Environmental specialists Sandra Ainsworth and Rebecca Sawyer claimed they were fired in 2002 in retaliation for making repeated complaints about pollution and permit violations at Newmont’s Lone Tree gold mine in northern Nevada.

Their lawyer said the judge’s ruling includes an “outright misstatement of facts” and they likely will appeal to the Nevada Supreme Court.

“We’re definitely considering it and probably will,” Henry Egghart said today.

Humboldt County District Court Judge Kyle Swanson ruled from the bench late last month and said in a written ruling this week that Ainsworth and Sawyer failed to show they lost their jobs for anything other than “legitimate business reasons.”

They “knew that there was a possibility that they would be laid off when they were hired,” Swanson said.

“There is no record of evidence in this case to demonstrate that plaintiffs were the victims of any atrocious or utterly intolerable conduct on the part of a Newmont representative,” he said.

Denver-based Newmont, the world’s largest gold mining company, is “pleased that the judge recognized there was no merit to the plaintiffs’ claims,” spokesman Doug Hock said.

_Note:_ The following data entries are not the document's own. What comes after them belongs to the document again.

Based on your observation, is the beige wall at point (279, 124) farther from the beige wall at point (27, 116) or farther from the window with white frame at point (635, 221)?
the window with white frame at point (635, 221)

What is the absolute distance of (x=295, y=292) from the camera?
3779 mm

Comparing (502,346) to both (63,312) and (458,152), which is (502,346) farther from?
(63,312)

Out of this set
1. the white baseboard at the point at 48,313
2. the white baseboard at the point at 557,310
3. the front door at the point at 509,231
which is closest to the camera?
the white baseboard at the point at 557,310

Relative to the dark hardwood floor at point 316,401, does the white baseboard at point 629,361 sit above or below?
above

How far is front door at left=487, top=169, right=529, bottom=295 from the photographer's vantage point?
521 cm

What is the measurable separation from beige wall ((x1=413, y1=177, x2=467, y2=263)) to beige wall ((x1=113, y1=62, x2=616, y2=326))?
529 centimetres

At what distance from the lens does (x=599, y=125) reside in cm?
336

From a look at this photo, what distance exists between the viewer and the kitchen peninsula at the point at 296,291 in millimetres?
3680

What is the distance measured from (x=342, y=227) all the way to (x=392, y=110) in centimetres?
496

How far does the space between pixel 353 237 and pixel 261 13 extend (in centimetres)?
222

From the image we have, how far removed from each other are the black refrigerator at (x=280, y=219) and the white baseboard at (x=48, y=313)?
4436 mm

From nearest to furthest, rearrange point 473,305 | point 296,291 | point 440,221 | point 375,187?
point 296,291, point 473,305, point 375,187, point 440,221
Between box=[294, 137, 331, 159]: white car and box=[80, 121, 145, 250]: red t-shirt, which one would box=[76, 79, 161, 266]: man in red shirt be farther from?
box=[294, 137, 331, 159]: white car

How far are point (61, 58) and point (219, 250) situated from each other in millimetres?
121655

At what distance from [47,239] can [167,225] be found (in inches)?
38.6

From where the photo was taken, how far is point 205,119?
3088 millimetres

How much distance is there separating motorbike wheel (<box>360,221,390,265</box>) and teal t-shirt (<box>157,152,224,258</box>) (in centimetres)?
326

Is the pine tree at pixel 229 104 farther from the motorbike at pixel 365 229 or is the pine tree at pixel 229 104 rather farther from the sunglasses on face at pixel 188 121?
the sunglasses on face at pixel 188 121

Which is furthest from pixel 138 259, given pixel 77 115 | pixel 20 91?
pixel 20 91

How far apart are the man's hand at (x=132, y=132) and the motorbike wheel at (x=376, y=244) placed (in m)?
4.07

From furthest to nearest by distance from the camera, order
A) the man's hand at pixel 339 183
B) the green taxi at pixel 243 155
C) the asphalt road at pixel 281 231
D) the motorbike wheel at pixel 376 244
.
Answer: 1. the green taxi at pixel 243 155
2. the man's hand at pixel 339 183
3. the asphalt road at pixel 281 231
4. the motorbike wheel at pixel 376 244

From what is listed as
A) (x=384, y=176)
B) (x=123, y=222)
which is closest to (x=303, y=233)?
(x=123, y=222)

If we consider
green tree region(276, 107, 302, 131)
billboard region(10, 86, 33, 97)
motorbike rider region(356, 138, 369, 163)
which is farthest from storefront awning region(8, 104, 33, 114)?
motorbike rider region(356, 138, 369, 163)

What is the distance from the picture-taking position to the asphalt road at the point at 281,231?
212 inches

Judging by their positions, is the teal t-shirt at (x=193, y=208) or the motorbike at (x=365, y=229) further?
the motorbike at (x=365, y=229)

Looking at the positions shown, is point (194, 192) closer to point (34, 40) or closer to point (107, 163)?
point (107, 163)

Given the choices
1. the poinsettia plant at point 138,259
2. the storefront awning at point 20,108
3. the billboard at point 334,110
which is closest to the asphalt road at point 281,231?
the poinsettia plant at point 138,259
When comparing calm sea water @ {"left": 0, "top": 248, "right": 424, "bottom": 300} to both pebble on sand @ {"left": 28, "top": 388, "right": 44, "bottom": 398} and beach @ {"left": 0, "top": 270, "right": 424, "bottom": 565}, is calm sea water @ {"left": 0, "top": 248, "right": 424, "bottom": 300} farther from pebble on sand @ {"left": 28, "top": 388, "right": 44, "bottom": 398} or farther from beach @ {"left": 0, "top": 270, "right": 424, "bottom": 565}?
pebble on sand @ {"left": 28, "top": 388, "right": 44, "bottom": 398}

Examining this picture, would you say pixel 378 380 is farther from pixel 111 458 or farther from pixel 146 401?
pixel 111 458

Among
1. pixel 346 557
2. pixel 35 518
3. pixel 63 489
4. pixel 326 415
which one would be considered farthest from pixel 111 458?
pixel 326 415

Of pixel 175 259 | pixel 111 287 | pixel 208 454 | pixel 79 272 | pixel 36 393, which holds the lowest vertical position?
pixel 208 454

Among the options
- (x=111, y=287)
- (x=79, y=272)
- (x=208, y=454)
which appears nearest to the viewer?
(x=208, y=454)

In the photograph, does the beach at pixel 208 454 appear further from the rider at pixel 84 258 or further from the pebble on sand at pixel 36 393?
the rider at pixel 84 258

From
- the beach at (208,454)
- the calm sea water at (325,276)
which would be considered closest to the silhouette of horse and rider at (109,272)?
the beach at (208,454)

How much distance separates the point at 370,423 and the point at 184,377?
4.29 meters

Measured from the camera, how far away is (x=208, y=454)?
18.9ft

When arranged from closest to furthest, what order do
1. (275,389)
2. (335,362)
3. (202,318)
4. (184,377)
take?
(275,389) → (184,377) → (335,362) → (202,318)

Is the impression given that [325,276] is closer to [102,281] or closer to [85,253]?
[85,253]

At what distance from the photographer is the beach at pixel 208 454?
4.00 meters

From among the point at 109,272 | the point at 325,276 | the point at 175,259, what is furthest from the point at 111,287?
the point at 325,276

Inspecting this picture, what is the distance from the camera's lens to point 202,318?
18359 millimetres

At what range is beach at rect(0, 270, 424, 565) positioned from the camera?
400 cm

Besides ignoring company policy, the judge said the two women failed to report environmental violations to any government agencies while they worked for Newmont. Ainsworth, who since has moved to Arizona, was hired in 1997, and Sawyer of Battle Mountain was hired in 1999.

After their dismissal in April 2002, the women took their concerns to state environmental regulators, who launched an investigation into their claims but took no action against Newmont.

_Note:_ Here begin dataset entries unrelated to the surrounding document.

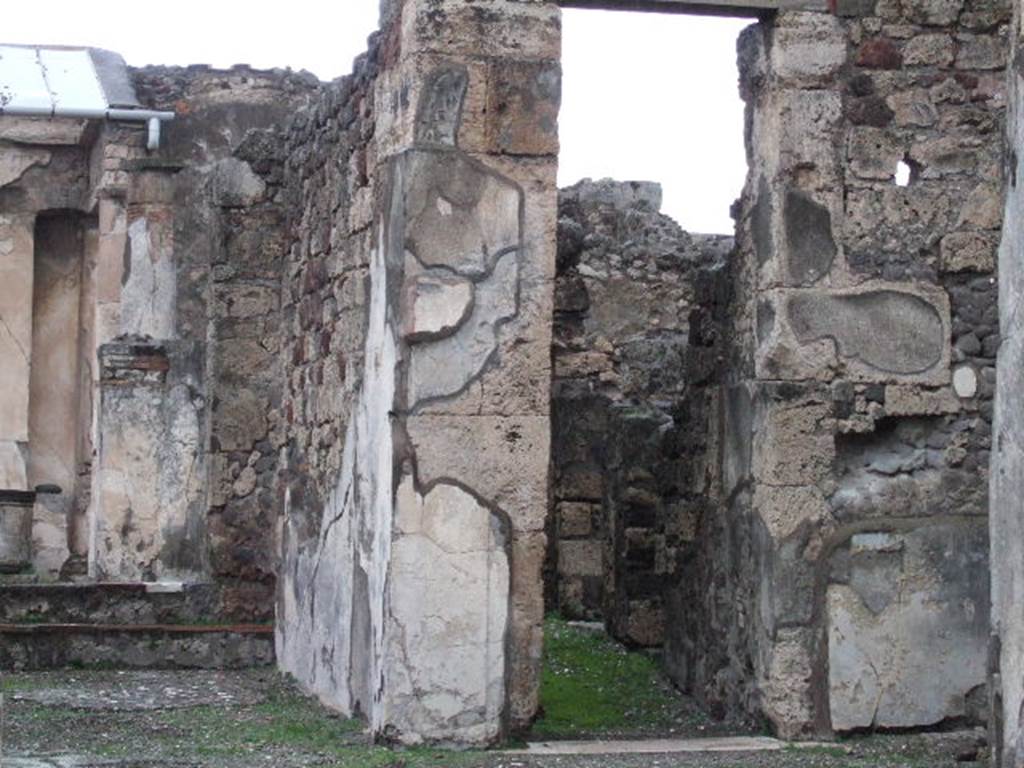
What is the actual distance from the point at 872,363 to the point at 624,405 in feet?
12.2

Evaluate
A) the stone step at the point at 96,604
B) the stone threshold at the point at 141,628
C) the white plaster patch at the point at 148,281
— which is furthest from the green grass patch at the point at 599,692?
the white plaster patch at the point at 148,281

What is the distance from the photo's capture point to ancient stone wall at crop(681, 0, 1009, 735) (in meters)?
7.17

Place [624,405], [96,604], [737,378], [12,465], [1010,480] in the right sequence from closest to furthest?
[1010,480] < [737,378] < [96,604] < [624,405] < [12,465]

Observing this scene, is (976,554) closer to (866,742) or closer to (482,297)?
(866,742)

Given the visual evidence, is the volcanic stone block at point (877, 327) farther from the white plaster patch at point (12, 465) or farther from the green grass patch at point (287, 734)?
the white plaster patch at point (12, 465)

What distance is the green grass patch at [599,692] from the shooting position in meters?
7.85

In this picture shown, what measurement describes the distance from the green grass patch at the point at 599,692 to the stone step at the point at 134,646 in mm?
1360

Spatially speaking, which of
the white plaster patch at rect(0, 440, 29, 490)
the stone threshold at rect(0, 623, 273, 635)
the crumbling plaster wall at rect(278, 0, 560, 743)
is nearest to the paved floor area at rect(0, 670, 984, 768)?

The women complained about arsenic releases from a cooling pond, lack of sediment controls as required by federal law, the chemical makeup of a pit lake, problems with air pollution monitoring and failure to clean up acidic drainage from tailings around the mine, which is near Winnemucca, about 165 miles northeast of Reno.

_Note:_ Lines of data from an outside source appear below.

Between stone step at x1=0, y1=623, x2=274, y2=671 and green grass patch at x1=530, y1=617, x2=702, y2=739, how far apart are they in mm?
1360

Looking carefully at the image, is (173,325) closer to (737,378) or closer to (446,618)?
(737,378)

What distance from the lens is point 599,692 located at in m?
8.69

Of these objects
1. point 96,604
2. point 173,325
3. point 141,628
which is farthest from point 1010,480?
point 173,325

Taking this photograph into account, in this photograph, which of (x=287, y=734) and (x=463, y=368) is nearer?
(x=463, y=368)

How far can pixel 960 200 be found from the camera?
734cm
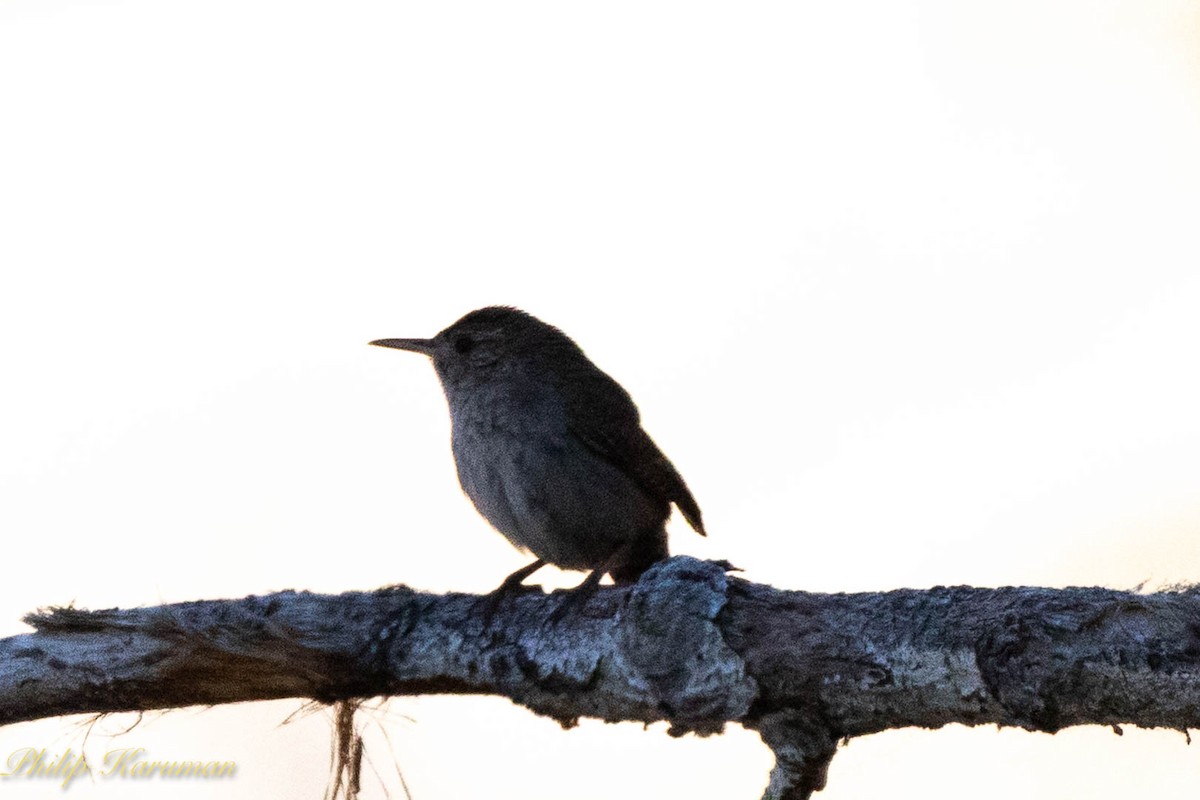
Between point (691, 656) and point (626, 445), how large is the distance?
2.49 m

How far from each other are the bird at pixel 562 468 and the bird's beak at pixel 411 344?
406 mm

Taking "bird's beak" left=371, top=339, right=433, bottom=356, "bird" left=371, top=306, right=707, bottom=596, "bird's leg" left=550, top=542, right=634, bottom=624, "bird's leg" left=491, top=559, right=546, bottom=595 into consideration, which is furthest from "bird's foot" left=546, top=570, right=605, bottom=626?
"bird's beak" left=371, top=339, right=433, bottom=356

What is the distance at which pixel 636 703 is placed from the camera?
3.36 meters

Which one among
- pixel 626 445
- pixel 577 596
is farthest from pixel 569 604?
pixel 626 445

The Nevada Division of Environmental Protection said Newmont officials interfered with the state probe by refusing to make employees available for questioning.

Investigators were unable to substantiate the bulk of the complaints but warned that the integrity of the findings might have been undermined by Newmont.

“The investigation was delayed by two months and …

consequently lost the element of surprise, which is often times critical in an investigation,” an April 2003 state investigative report said.

The whistleblower lawsuit filed in Nevada’s Sixth Judicial District in June 2003 accused Newmont of forcing the women “to engage in, acquiesce to and not report illegal conduct and to violate codes of conduct and ethical standards of their profession as well as defendant’s own publicly stated environmental policy.” The suit seeking unspecified damages said Newmont told the women their positions were being eliminated as part of a reorganization, but that additional workers were hired soon after.

Egghart said the judge appeared to cite part of Newmont’s internal policy that asks employees with complaints to contact a company hot line. But Newmont rules also allow for complaints to be taken to supervisors, he said.

“There are numerous instances of them complaining internally about the lack of compliance and violations,” he said. “It’s an outright misstatement of facts.” In one case, a state regulator visited the mine to investigate an “informal complaint” that one of the women made while employed there, Egghart said.

“The violation was serious enough that the regulator … threatened to shut down construction. The judge found that was not enough” to constitute a formal complaint, Egghart said. “I don’t agree with his decision.”